I’m currently taking Linguistics 110, a general education linguistics course, from Dr. Cynthia Hallen, a professor in the linguistics department at Brigham Young University. Dr. Hallen was one of my dad’s favorite professors when he was a linguistics major at BYU in the ’90s, so I was really excited to take her class, and it has definitely been a ride.
On the first day of class Dr. Hallen told us that we would not have any tests in this class, just a 40-hour family history project, and a final project. I have to admit, I was taken aback by this. A family history project in a linguistics class? I didn’t see the connection. But I just decided to be happy, since this project did mean that I didn’t have to memorize any trivial facts or information for tests in this class and could just try to learn as much as I could.

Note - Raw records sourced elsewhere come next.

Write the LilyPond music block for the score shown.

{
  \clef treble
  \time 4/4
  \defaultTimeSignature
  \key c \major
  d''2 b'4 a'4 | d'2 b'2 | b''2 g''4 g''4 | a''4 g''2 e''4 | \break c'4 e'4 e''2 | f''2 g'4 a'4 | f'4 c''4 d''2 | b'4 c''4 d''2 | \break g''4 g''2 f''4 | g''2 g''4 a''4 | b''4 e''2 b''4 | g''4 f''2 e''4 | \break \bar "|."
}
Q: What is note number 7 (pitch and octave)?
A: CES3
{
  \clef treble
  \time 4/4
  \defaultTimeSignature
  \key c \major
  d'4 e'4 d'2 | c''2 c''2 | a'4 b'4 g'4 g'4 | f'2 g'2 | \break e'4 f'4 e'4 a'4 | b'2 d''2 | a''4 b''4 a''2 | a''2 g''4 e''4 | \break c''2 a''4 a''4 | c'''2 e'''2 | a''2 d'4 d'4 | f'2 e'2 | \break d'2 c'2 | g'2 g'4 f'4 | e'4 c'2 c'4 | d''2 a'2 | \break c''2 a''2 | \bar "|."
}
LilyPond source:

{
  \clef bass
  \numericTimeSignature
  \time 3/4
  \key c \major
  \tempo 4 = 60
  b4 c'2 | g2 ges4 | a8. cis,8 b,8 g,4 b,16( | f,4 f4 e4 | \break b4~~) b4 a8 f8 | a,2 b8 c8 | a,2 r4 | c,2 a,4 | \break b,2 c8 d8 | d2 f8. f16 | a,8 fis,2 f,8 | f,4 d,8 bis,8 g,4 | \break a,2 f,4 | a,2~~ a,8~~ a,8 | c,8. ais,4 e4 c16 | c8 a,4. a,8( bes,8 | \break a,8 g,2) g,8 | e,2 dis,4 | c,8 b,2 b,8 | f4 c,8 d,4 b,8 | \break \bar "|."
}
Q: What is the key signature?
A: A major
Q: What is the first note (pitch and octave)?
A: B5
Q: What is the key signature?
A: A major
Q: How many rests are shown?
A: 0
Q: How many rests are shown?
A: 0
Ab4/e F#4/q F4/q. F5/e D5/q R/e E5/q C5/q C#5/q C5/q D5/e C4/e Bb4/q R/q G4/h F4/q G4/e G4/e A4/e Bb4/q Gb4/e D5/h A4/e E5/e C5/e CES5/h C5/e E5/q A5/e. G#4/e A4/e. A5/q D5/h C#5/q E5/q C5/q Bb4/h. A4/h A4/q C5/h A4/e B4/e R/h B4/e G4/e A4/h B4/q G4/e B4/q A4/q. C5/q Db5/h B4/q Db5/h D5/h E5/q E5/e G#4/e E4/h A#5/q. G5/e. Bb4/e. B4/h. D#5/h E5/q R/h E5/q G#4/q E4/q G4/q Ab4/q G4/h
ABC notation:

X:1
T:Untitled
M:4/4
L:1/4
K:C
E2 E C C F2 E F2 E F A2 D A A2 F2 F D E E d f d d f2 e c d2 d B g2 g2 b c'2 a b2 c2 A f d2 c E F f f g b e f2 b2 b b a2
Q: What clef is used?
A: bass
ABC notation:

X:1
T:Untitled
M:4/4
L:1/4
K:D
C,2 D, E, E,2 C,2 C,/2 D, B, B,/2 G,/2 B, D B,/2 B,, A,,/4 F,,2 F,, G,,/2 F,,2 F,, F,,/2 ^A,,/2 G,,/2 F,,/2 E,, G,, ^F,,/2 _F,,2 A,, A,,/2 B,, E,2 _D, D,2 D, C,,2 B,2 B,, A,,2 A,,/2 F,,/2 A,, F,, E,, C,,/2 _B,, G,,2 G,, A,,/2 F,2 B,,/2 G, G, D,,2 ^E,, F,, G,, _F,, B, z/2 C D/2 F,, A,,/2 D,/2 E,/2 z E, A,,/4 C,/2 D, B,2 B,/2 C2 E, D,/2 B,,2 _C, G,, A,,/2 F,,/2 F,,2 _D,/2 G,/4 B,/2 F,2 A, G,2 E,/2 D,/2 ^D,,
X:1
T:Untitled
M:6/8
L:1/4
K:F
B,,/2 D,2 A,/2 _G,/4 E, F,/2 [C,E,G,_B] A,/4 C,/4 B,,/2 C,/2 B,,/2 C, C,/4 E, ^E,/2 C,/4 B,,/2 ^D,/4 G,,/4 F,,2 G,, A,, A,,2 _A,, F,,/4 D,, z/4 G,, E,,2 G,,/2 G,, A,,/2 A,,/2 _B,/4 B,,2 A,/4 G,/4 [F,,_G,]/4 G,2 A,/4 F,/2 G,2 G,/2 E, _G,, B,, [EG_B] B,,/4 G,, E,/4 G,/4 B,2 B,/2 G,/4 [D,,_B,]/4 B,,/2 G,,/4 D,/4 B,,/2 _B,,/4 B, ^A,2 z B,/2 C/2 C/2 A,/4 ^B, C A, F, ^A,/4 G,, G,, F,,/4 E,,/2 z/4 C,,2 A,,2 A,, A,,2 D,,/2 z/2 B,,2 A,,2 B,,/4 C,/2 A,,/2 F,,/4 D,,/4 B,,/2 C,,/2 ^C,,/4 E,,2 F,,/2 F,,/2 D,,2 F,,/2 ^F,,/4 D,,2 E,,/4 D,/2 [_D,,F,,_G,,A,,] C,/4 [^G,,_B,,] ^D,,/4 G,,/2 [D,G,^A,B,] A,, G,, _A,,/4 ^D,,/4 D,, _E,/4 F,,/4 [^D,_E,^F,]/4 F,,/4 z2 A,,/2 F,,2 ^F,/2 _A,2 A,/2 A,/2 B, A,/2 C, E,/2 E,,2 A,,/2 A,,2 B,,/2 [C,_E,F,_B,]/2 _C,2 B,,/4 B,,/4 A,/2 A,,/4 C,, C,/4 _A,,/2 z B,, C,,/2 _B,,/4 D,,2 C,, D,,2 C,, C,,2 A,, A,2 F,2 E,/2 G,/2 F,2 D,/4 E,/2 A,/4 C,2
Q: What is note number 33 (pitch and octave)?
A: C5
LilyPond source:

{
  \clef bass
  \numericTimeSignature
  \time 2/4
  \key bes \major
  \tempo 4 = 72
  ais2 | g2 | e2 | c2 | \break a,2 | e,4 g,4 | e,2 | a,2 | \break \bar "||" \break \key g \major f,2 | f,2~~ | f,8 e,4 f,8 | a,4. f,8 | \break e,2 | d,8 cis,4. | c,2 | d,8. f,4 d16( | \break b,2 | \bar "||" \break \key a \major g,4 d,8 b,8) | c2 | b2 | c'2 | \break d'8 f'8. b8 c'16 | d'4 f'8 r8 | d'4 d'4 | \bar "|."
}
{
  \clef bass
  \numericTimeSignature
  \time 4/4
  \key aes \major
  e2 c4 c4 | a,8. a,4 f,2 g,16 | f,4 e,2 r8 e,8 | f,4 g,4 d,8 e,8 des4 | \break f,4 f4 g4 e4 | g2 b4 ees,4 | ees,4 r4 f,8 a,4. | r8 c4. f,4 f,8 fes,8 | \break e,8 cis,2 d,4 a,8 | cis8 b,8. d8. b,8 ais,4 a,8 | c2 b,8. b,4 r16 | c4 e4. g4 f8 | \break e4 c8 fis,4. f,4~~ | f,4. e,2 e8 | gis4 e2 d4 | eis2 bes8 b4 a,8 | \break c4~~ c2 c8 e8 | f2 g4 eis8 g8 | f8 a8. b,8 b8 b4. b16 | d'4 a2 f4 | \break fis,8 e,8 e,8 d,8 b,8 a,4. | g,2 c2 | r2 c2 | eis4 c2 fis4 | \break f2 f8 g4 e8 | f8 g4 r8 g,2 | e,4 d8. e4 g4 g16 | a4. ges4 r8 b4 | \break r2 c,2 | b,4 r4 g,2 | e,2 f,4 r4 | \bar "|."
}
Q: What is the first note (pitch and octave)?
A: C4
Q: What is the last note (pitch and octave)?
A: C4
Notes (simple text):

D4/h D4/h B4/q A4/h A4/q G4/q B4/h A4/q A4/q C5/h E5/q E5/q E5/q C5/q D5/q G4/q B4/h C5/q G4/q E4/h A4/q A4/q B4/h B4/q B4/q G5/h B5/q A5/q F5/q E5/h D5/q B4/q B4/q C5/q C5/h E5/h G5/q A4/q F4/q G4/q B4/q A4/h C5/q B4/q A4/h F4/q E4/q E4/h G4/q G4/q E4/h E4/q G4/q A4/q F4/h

The project seemed overly difficult at first, but after many hours of agonizing and crying on the phone to my mom, I had a plan in place, and I finally started to enjoy the process of learning more about my ancestor that I chose to write about, Franklin S Harris.
The plan was relatively simple: Gather information about Franklin S Harris, compile it into a short children’s biography, illustrate it, and then translate it into Farsi and Arabic.
And that’s what I did, more or less. I don’t speak Farsi, so I had my brother Phineas, who’s on a mission speaking Farsi, translate it into Farsi. I am also not nearly fluent in Arabic, so I had my friend Dalton Bradford help me extensively with that translation as well.
It may seem strange that I decided on this as my medium for this project, but I promise there’s a reason behind it. I wanted to write something unique and be able to incorporate my love of painting into the project somehow, and Franklin S Harris traveled extensively in his life, so he spoke some Farsi, and he spent a lot of time in the Middle East, although he never learned any Arabic to my knowledge.